### Task directions
Using the discussion of personal transit systems below, decide whether each statement agrees with the text. Answer each with yes or no and quote the deciding words.
(a) Dan considers lowering vehicles to street level well suited to a capitalist, democratic system.
(b) One commenter suggests starting with an industrial area to move goods.
(c) Vehicles with doors on both sides would allow a series of sidings on each side of a single platform.

### Given text
One way a supported system could avoid forcing passengers to change levels would be to use a series of sidings off the main station siding. This would make for a long station, and could result in more congestion, but it could be accomplished with a supported system. If vehicles have doors on both sides, you could have one series of sidings on each side of a single platform.

Anonymous said...

Great article, Dan!

I have thought of the same and I would start from a city with many bridges, wher traffic jams are there b/c of bridges (I have heard Stockholm is on 14 islands connected by 57 bridges). The cost of bridges vs. cost of PRT is more interesting and favours PRT. As to stations, sry, I thing the benefit of PRT is that is can and should be a door-to-door solution, ie. the getting on and getting off is far more distributed than for conventional public transport. Ideally, the pod can lower itself to street level and take on or leave people at any point where the track is! This is needed to compete with cars and solves also the uestion where park of these pods. This would require stations (with large footpint) only in airports and shopping centres and places like that. Maybe start with industrial area to move goods?

Dan said...

Good thoughts, Anonymous. A city with many bridges indeed! You might have something there. As for the matter of lowering the vehicle to the street, you are not alone in your opinion. Lots of very smart people agree with you. I am not one of them though, at least for now. In certain cultures or political systems it would work as you said. The problem is that such a system is not well suited for the economic realities of a capitalist, democratic system. For example, the ability to stop anywhere on route could only be used on track that doesn’t have enough vehicles to justify its construction in the first place. Meanwhile each vehicle must carry around the extra equipment, extra weight.

Obviously, we seem to get plenty of money for roadways that are empty much of the time, so there is a double standard at work… one that I don’t agree with… Nevertheless, early systems need to be only comprised of essentials that have a short payback period. I have further arguments, but I’ll save them for a future post. Like I say, there are many who see it your way, so probably a deeper discussion is in order.

Anonymous said...

An interesting article.

But a crazy an impossible scenario.

The total capacity on any major artery in a network would be the result of MANY stations at each end. Not just two.

So for a starter system, the maximum capacity is determined by the throughput at stations (and Masdar offers some insight on that) and for a fully developed system maximum capacity is determined by the throughput at main artery choke points.

### Data to examine
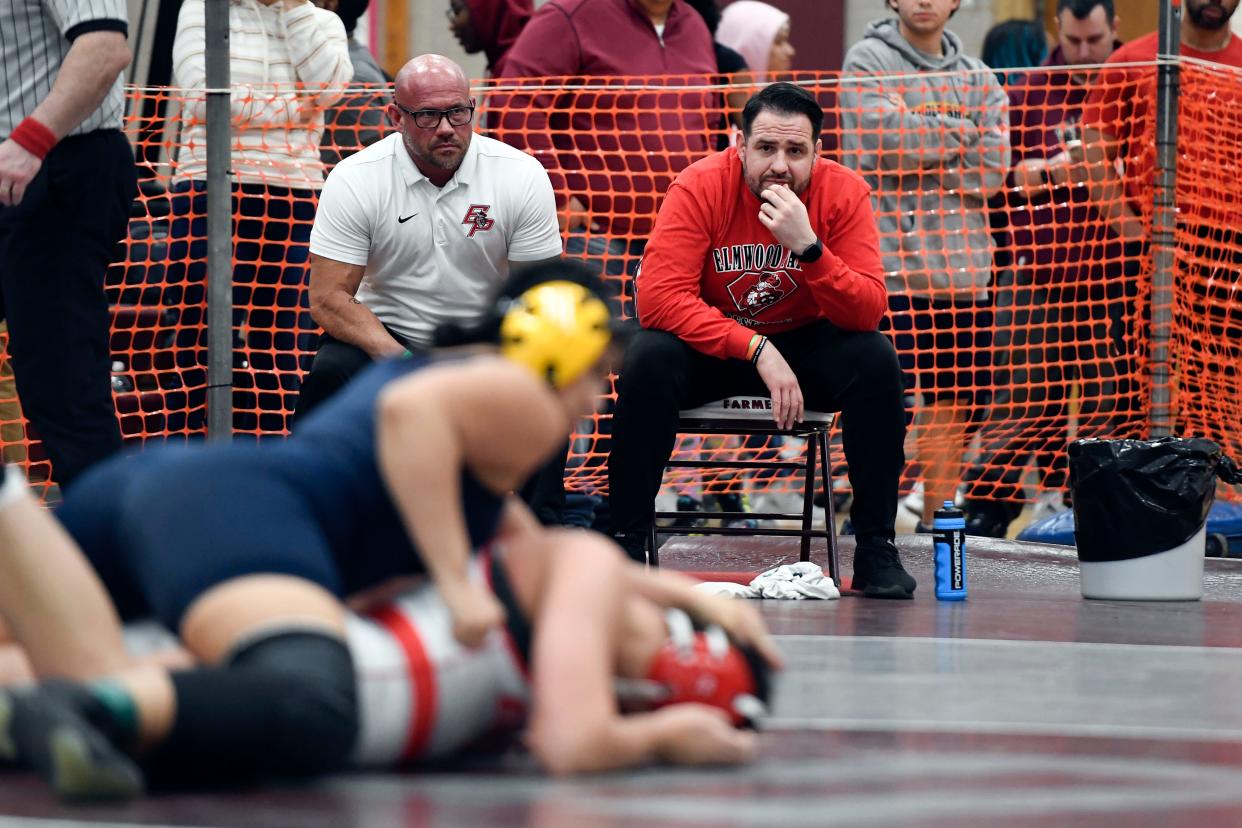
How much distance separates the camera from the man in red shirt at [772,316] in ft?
18.8

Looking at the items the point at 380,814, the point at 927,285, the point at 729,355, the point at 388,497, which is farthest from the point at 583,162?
the point at 380,814

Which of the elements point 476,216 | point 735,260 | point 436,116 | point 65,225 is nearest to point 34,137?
point 65,225

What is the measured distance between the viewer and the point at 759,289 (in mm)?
5938

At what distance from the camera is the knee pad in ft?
9.26

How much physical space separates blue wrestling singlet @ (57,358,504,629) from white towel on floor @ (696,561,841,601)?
8.19 ft

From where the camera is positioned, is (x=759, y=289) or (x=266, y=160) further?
(x=266, y=160)

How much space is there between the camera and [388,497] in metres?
3.12

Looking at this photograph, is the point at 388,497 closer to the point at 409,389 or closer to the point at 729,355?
the point at 409,389

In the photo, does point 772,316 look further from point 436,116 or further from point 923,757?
point 923,757

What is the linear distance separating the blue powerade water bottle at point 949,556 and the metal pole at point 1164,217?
163 cm

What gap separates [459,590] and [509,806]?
351 millimetres

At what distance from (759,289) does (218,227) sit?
74.9 inches

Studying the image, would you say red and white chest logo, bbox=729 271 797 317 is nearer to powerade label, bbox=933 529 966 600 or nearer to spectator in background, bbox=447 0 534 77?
powerade label, bbox=933 529 966 600

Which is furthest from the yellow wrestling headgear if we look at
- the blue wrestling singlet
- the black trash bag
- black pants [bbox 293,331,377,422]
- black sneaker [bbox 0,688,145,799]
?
the black trash bag
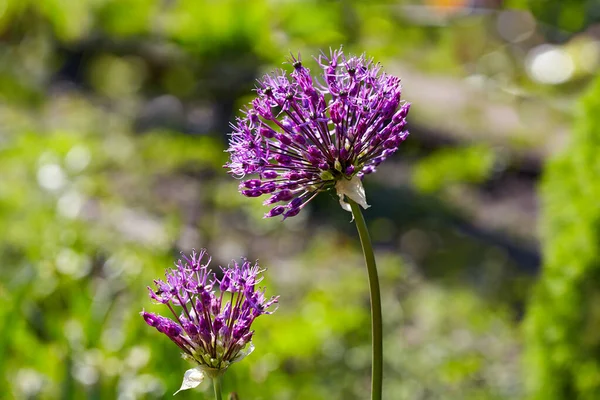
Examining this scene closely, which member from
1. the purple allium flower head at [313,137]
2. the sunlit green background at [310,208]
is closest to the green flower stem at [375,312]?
the purple allium flower head at [313,137]

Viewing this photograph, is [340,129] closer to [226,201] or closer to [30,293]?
[30,293]

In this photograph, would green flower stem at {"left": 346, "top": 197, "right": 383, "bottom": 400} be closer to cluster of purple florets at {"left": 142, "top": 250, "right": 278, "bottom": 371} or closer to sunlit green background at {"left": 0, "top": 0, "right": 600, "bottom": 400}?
cluster of purple florets at {"left": 142, "top": 250, "right": 278, "bottom": 371}

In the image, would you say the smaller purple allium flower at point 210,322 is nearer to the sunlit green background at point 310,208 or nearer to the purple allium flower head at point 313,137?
the purple allium flower head at point 313,137

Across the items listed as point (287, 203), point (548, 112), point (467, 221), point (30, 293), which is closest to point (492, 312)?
point (467, 221)

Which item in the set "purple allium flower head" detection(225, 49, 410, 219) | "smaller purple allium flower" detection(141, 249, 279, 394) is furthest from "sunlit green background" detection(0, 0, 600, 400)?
"purple allium flower head" detection(225, 49, 410, 219)

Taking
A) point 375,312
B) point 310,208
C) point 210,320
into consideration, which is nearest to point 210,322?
point 210,320

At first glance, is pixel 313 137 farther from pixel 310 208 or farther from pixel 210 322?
pixel 310 208

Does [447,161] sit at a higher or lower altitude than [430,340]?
higher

### Answer space
(a) No: "The problem is that such a system is not well suited for the economic realities of a capitalist, democratic system."
(b) Yes: "Maybe start with industrial area to move goods?"
(c) Yes: "If vehicles have doors on both sides, you could have one series of sidings on each side of a single platform."